### [TASK]
Please copy every record below exactly, but leave the pictures out.

### [GIVEN RECORDS]
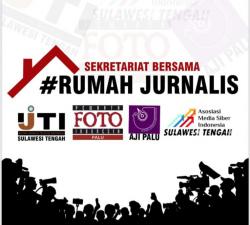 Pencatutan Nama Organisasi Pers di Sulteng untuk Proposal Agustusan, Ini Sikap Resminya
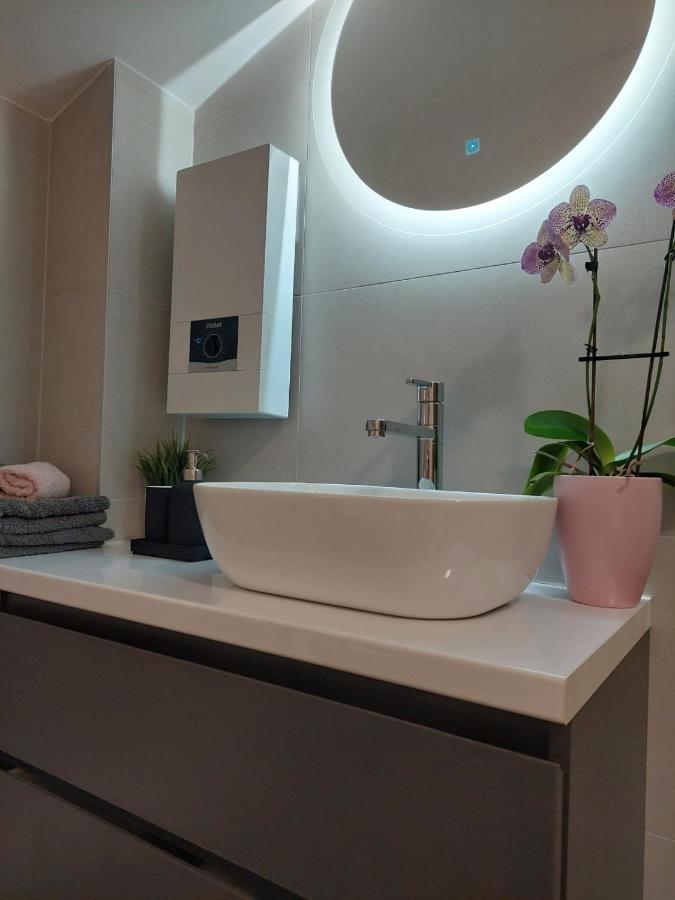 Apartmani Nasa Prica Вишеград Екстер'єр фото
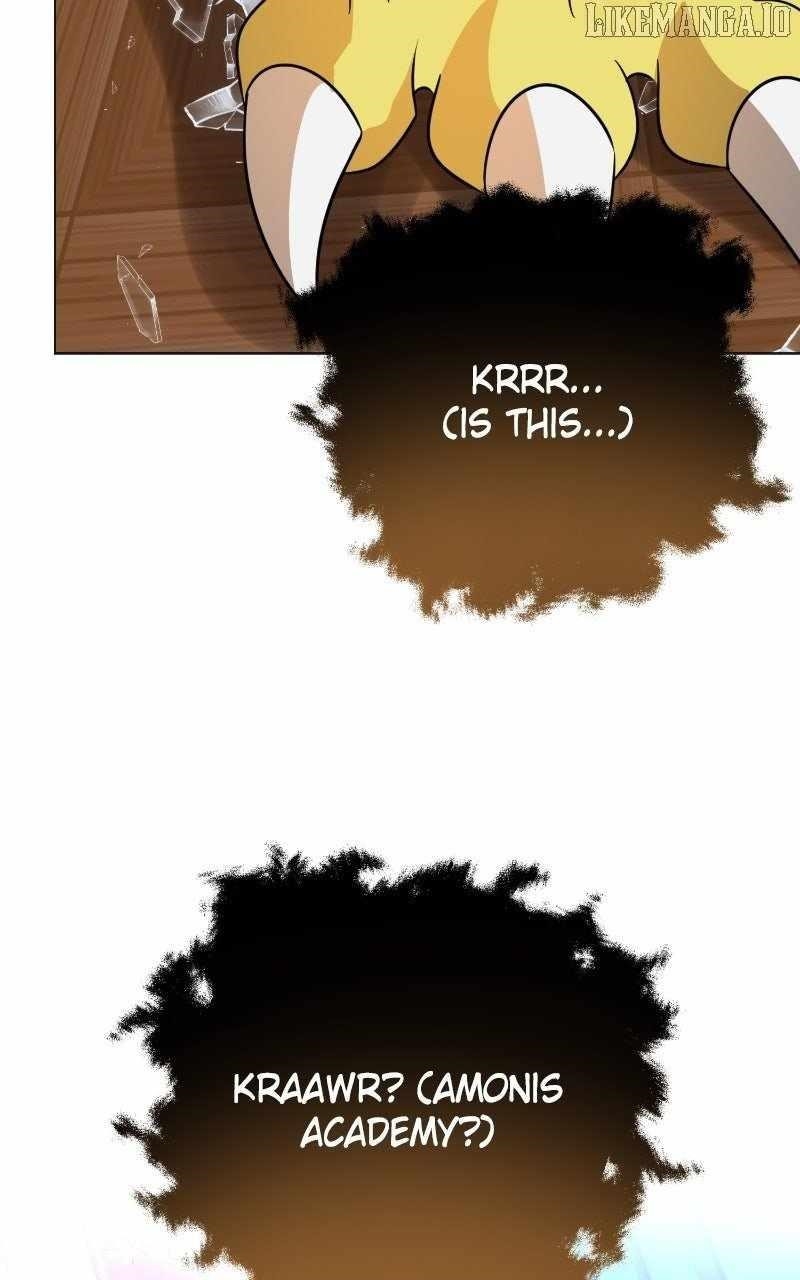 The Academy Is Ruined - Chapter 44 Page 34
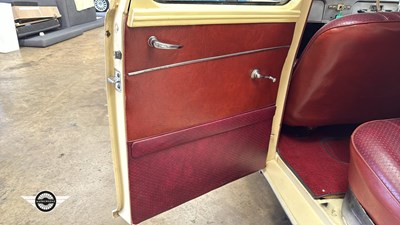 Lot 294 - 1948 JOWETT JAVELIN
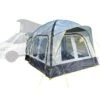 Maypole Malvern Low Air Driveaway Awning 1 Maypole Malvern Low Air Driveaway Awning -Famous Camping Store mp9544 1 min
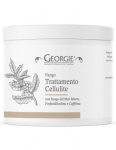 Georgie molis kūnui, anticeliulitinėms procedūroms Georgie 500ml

### [ANSWER SPACE]
 Pencatutan Nama Organisasi Pers di Sulteng untuk Proposal Agustusan, Ini Sikap Resminya
 Apartmani Nasa Prica Вишеград Екстер'єр фото
 The Academy Is Ruined - Chapter 44 Page 34
 Lot 294 - 1948 JOWETT JAVELIN
 Maypole Malvern Low Air Driveaway Awning 1 Maypole Malvern Low Air Driveaway Awning -Famous Camping Store mp9544 1 min
 Georgie molis kūnui, anticeliulitinėms procedūroms Georgie 500ml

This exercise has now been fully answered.